Stored items:
----

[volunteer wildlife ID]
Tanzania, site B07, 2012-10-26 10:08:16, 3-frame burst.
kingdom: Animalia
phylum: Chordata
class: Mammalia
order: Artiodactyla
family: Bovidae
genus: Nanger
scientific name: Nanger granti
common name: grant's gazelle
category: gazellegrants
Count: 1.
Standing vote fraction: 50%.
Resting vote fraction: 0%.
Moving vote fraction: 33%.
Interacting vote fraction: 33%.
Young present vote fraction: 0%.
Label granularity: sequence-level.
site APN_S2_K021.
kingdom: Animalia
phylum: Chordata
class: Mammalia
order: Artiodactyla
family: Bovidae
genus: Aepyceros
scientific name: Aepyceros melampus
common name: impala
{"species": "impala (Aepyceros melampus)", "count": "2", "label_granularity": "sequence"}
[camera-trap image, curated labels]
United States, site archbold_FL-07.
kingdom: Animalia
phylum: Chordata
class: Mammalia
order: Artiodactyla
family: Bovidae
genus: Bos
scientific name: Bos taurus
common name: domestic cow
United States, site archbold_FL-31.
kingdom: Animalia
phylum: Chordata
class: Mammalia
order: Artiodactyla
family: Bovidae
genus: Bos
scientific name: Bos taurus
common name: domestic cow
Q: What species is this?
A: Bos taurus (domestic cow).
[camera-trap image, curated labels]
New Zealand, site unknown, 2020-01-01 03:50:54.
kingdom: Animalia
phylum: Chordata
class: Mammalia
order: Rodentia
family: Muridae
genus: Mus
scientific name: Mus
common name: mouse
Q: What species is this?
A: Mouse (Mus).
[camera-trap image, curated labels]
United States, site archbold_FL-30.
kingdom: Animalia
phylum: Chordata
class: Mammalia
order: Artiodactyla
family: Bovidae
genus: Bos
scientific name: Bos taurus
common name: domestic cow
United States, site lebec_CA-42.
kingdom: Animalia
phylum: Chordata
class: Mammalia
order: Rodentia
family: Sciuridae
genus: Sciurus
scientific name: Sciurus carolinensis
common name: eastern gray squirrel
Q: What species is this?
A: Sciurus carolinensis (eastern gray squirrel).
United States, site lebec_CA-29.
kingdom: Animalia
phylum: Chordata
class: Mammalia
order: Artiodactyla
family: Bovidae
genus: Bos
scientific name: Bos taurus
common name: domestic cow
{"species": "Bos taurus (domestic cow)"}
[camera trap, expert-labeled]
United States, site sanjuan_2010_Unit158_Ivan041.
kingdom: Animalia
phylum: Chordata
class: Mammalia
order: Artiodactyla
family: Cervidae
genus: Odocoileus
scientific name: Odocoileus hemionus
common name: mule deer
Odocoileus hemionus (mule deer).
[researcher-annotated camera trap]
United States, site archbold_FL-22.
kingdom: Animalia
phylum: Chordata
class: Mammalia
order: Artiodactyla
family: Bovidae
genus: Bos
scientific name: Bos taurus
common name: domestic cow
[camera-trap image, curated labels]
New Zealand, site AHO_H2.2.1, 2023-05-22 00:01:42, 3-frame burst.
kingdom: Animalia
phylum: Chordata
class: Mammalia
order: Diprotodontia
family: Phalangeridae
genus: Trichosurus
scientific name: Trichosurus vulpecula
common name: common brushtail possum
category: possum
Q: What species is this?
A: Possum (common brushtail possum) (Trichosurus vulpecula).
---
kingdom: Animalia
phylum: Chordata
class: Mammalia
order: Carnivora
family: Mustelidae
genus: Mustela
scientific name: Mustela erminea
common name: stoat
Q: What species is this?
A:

----

▸ Problem statement
Every entry must be printed again, exactly as it reads.

▸ Result below
[volunteer wildlife ID]
Tanzania, site B07, 2012-10-26 10:08:16, 3-frame burst.
kingdom: Animalia
phylum: Chordata
class: Mammalia
order: Artiodactyla
family: Bovidae
genus: Nanger
scientific name: Nanger granti
common name: grant's gazelle
category: gazellegrants
Count: 1.
Standing vote fraction: 50%.
Resting vote fraction: 0%.
Moving vote fraction: 33%.
Interacting vote fraction: 33%.
Young present vote fraction: 0%.
Label granularity: sequence-level.
site APN_S2_K021.
kingdom: Animalia
phylum: Chordata
class: Mammalia
order: Artiodactyla
family: Bovidae
genus: Aepyceros
scientific name: Aepyceros melampus
common name: impala
{"species": "impala (Aepyceros melampus)", "count": "2", "label_granularity": "sequence"}
[camera-trap image, curated labels]
United States, site archbold_FL-07.
kingdom: Animalia
phylum: Chordata
class: Mammalia
order: Artiodactyla
family: Bovidae
genus: Bos
scientific name: Bos taurus
common name: domestic cow
United States, site archbold_FL-31.
kingdom: Animalia
phylum: Chordata
class: Mammalia
order: Artiodactyla
family: Bovidae
genus: Bos
scientific name: Bos taurus
common name: domestic cow
Q: What species is this?
A: Bos taurus (domestic cow).
[camera-trap image, curated labels]
New Zealand, site unknown, 2020-01-01 03:50:54.
kingdom: Animalia
phylum: Chordata
class: Mammalia
order: Rodentia
family: Muridae
genus: Mus
scientific name: Mus
common name: mouse
Q: What species is this?
A: Mouse (Mus).
[camera-trap image, curated labels]
United States, site archbold_FL-30.
kingdom: Animalia
phylum: Chordata
class: Mammalia
order: Artiodactyla
family: Bovidae
genus: Bos
scientific name: Bos taurus
common name: domestic cow
United States, site lebec_CA-42.
kingdom: Animalia
phylum: Chordata
class: Mammalia
order: Rodentia
family: Sciuridae
genus: Sciurus
scientific name: Sciurus carolinensis
common name: eastern gray squirrel
Q: What species is this?
A: Sciurus carolinensis (eastern gray squirrel).
United States, site lebec_CA-29.
kingdom: Animalia
phylum: Chordata
class: Mammalia
order: Artiodactyla
family: Bovidae
genus: Bos
scientific name: Bos taurus
common name: domestic cow
{"species": "Bos taurus (domestic cow)"}
[camera trap, expert-labeled]
United States, site sanjuan_2010_Unit158_Ivan041.
kingdom: Animalia
phylum: Chordata
class: Mammalia
order: Artiodactyla
family: Cervidae
genus: Odocoileus
scientific name: Odocoileus hemionus
common name: mule deer
Odocoileus hemionus (mule deer).
[researcher-annotated camera trap]
United States, site archbold_FL-22.
kingdom: Animalia
phylum: Chordata
class: Mammalia
order: Artiodactyla
family: Bovidae
genus: Bos
scientific name: Bos taurus
common name: domestic cow
[camera-trap image, curated labels]
New Zealand, site AHO_H2.2.1, 2023-05-22 00:01:42, 3-frame burst.
kingdom: Animalia
phylum: Chordata
class: Mammalia
order: Diprotodontia
family: Phalangeridae
genus: Trichosurus
scientific name: Trichosurus vulpecula
common name: common brushtail possum
category: possum
Q: What species is this?
A: Possum (common brushtail possum) (Trichosurus vulpecula).
---
kingdom: Animalia
phylum: Chordata
class: Mammalia
order: Carnivora
family: Mustelidae
genus: Mustela
scientific name: Mustela erminea
common name: stoat
Q: What species is this?
A:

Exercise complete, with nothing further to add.